- YOUR INSTRUCTIONS: From the material below, pull out the lines word for word, starting at the line that has "Looking at the picture, is" and stopping after the line that has "1843 millimetres". Leave the pictures out of your answer.

(Spatial data with pictures)
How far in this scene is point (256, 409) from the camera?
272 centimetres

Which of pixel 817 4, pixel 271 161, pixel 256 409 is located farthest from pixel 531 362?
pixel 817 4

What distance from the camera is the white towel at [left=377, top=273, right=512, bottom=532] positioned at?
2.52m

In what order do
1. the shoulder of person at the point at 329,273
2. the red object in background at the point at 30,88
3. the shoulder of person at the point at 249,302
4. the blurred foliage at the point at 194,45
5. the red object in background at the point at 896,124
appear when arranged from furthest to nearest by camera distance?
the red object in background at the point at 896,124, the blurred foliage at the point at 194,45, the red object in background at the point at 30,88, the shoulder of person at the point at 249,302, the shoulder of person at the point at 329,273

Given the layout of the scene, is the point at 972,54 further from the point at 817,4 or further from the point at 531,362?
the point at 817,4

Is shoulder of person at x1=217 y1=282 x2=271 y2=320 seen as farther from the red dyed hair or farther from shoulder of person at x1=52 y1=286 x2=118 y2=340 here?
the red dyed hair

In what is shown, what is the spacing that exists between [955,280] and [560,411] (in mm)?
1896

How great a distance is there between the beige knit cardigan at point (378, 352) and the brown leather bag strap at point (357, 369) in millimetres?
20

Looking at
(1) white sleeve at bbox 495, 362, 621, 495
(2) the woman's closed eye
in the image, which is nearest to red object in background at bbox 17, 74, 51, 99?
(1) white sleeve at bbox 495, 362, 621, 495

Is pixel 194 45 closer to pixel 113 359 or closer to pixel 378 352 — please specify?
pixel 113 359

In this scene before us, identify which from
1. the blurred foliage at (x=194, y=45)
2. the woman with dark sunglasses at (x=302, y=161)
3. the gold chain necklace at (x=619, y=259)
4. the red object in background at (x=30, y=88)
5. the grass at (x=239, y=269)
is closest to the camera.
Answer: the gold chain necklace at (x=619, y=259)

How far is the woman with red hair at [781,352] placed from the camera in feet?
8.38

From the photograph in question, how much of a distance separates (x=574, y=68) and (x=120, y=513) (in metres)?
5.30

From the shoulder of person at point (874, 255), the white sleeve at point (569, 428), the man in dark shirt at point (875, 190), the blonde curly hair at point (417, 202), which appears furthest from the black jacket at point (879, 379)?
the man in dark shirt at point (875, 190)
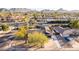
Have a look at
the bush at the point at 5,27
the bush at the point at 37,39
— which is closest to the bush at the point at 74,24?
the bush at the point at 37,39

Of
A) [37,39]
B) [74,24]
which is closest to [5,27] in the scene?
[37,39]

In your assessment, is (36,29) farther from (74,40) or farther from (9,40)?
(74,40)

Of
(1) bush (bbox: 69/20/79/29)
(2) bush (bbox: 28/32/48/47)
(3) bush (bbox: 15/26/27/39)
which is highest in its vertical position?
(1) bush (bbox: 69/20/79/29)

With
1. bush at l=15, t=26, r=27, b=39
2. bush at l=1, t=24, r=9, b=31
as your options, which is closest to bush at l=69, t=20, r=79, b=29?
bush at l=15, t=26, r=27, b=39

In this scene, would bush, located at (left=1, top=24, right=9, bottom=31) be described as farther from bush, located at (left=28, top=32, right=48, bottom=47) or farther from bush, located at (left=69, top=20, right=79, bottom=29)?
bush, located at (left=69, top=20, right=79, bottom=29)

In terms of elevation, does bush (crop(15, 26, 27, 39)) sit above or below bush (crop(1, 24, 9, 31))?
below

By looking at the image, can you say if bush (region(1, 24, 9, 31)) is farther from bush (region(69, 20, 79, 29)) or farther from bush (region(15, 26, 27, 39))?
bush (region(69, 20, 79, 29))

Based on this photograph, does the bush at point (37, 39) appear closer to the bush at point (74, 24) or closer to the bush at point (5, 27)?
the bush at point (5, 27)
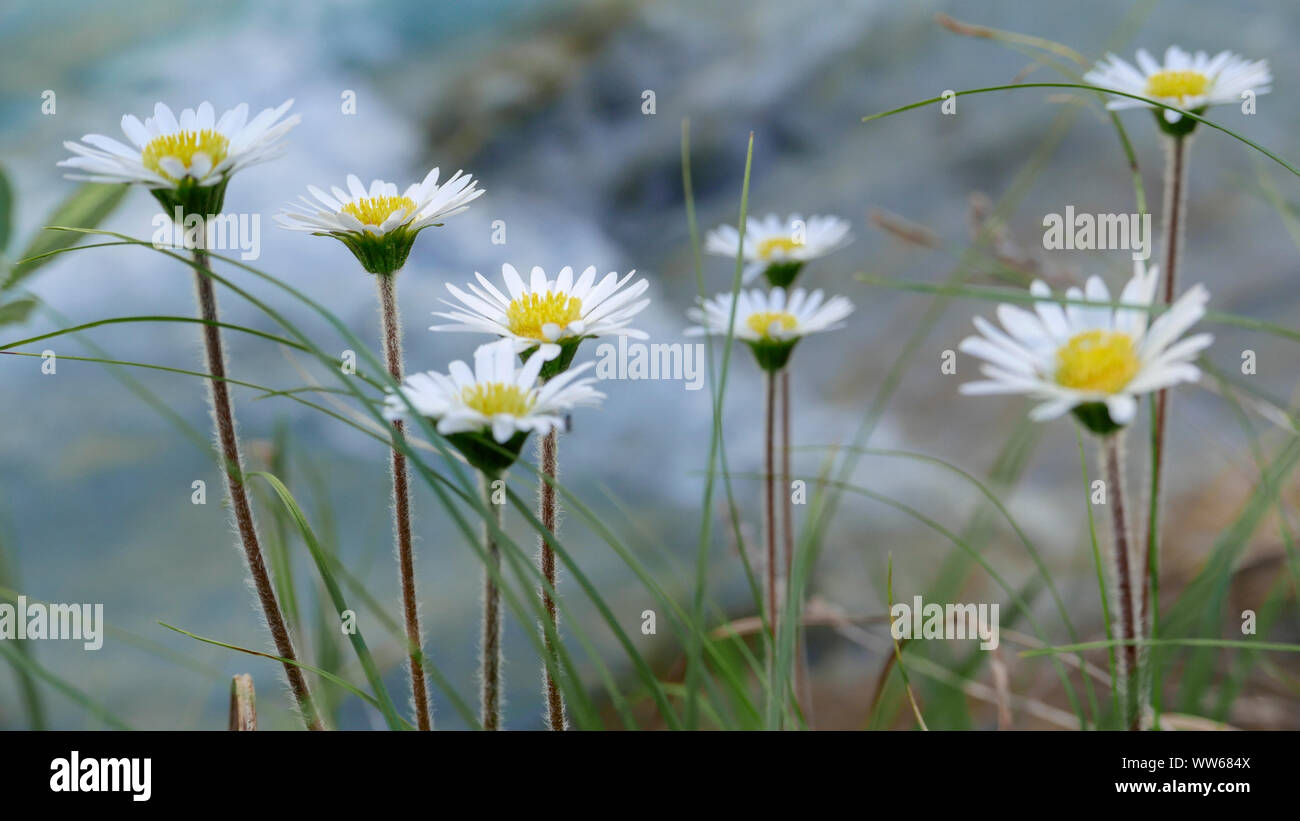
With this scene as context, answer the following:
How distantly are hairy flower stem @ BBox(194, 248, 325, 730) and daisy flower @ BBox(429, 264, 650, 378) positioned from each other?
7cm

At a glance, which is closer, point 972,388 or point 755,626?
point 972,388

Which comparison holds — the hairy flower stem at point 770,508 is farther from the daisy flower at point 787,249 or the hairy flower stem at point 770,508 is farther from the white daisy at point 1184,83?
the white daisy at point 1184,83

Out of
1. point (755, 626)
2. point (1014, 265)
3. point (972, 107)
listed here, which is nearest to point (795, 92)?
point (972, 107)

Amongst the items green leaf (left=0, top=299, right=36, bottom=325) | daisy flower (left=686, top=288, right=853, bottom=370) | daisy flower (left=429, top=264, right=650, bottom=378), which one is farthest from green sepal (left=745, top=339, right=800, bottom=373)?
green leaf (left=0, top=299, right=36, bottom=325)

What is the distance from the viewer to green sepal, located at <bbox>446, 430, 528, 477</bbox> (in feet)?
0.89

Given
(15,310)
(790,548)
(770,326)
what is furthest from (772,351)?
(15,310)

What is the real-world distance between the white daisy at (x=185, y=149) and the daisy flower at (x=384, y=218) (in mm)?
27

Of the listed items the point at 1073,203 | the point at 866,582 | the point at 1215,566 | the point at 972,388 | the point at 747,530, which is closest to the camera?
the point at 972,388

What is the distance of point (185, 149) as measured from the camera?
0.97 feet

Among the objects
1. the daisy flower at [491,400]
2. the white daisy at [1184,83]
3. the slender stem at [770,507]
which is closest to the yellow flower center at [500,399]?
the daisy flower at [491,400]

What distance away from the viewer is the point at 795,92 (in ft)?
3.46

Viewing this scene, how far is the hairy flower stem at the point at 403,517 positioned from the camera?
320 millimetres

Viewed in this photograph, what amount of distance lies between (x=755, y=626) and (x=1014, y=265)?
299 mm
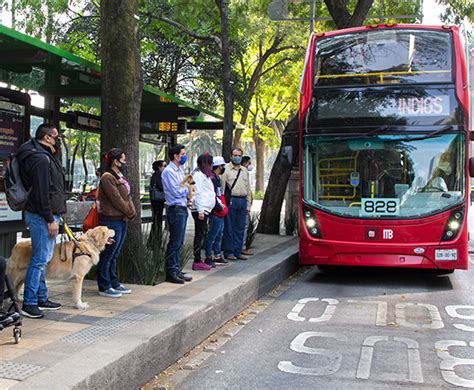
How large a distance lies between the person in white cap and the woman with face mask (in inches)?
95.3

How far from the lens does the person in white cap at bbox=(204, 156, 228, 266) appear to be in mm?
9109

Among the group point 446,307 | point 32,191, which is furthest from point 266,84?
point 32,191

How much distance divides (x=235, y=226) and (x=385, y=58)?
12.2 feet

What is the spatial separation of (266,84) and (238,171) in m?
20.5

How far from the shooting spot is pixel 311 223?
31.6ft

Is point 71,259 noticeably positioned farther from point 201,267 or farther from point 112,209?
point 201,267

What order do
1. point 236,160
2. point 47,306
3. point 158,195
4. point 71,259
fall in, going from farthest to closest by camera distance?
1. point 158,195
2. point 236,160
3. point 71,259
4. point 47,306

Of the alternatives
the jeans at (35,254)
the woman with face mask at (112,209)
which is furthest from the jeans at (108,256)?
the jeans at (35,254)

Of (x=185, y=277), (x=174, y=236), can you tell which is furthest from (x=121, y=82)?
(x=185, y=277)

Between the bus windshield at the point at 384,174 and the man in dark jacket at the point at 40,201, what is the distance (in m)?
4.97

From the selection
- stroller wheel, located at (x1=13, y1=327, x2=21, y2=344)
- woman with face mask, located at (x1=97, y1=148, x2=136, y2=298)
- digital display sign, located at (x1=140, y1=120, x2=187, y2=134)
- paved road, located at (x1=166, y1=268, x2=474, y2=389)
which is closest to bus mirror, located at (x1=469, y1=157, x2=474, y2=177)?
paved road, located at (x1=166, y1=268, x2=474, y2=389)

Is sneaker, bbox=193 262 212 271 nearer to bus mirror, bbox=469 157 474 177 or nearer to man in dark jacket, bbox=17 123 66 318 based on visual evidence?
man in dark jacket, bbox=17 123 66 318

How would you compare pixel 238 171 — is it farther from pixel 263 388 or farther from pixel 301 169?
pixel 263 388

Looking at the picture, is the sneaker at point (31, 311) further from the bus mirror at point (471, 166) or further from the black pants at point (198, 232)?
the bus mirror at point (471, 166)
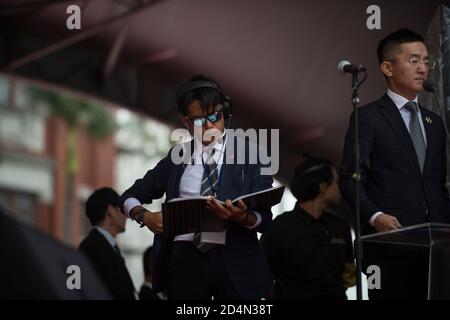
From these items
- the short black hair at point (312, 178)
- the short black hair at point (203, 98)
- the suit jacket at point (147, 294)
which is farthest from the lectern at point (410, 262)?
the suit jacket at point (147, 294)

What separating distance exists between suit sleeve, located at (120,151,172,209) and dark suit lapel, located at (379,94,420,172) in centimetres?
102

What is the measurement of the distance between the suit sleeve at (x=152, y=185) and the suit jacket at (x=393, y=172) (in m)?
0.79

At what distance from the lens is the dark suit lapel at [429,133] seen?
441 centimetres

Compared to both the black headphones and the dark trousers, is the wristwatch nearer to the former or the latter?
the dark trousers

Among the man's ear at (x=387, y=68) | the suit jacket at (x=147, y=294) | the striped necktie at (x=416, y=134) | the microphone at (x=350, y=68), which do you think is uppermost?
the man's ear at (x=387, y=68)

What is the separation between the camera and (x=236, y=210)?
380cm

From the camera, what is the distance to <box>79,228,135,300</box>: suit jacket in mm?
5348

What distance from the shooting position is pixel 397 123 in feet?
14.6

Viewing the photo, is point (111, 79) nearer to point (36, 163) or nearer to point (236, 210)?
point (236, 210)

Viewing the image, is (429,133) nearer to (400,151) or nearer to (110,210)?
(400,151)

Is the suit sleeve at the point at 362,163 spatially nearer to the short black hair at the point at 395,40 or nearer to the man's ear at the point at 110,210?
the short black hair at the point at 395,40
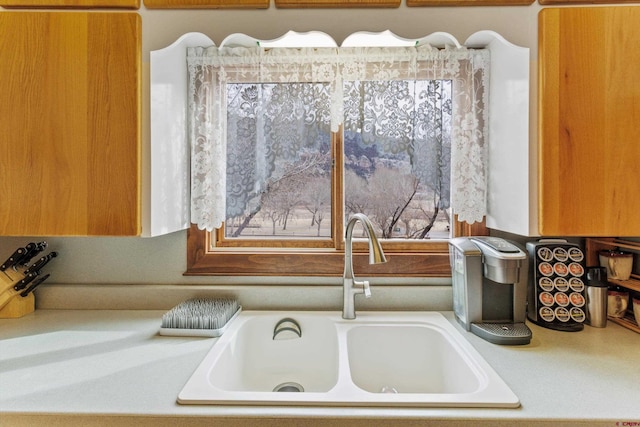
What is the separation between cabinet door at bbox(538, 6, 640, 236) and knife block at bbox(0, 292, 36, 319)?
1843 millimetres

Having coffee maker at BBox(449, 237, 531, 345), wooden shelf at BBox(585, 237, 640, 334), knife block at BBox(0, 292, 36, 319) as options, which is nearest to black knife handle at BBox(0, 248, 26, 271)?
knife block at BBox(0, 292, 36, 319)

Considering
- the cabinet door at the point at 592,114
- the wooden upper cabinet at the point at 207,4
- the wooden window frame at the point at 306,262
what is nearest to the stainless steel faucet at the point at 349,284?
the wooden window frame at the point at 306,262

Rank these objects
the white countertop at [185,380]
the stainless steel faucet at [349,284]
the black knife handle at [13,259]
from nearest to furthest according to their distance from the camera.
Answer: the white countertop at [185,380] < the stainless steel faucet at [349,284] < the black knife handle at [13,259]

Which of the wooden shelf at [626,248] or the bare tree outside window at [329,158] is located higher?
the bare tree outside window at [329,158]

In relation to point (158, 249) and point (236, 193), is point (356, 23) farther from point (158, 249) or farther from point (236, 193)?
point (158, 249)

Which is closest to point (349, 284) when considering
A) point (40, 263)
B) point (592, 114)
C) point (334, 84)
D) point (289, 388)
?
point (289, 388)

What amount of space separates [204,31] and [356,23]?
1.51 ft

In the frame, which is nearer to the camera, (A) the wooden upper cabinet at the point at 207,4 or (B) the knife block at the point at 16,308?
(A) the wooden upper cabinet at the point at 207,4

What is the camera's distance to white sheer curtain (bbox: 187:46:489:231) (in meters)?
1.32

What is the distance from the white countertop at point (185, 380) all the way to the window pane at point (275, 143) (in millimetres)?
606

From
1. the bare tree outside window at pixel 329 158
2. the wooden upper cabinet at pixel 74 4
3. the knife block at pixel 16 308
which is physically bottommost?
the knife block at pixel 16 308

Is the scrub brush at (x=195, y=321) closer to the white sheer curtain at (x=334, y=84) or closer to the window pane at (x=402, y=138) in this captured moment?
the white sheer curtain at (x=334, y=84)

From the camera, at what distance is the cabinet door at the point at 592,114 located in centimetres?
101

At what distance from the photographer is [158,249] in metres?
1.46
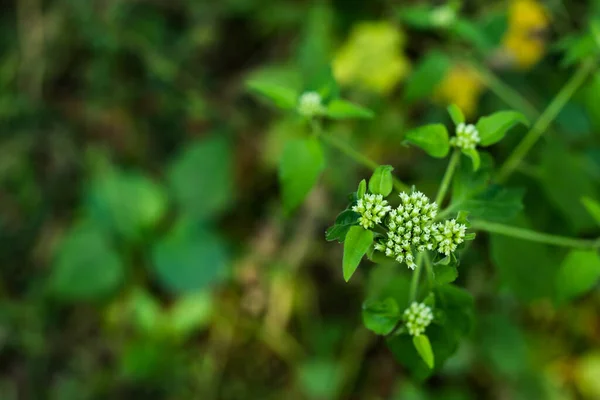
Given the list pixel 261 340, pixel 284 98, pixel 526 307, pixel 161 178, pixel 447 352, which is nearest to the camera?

- RESULT FOR THIS TASK:
Looking at the picture, is the sneaker at point (31, 311) further from the bus mirror at point (471, 166) or further from the black pants at point (198, 232)?
the bus mirror at point (471, 166)
From these items
- the short black hair at point (312, 178)
- the short black hair at point (203, 98)
- the suit jacket at point (147, 294)
which is farthest from the lectern at point (410, 262)?
the suit jacket at point (147, 294)

What separating distance exists between suit sleeve, located at (120,151,172,209) and dark suit lapel, located at (379,94,420,172) in centimetres?
102

What is the measurement of the distance between the suit sleeve at (x=152, y=185) and the suit jacket at (x=393, y=172) (in m)?
0.79

At what distance from the lens is the dark suit lapel at [429,133] seen?
441 centimetres

Compared to both the black headphones and the dark trousers, is the wristwatch nearer to the former or the latter?
the dark trousers

Among the man's ear at (x=387, y=68) | the suit jacket at (x=147, y=294) | the striped necktie at (x=416, y=134) | the microphone at (x=350, y=68), which do you think is uppermost?
the man's ear at (x=387, y=68)

What is the separation between the camera and (x=236, y=210)?
380cm

From the camera, what is the distance to <box>79,228,135,300</box>: suit jacket in mm?
5348

What distance from the shooting position is pixel 397 123 in feet?
14.6

Viewing the photo, is point (111, 79) nearer to point (36, 163) or nearer to point (236, 210)?
point (236, 210)

Viewing the image, is (429,133) nearer to (400,151) or nearer to (110,210)?
(400,151)

Is the suit sleeve at the point at 362,163 spatially nearer to the short black hair at the point at 395,40 or nearer to the man's ear at the point at 110,210?
the short black hair at the point at 395,40
What is the separation between cabinet door at bbox(538, 6, 640, 236) and knife block at bbox(0, 292, 36, 319)?
1843 millimetres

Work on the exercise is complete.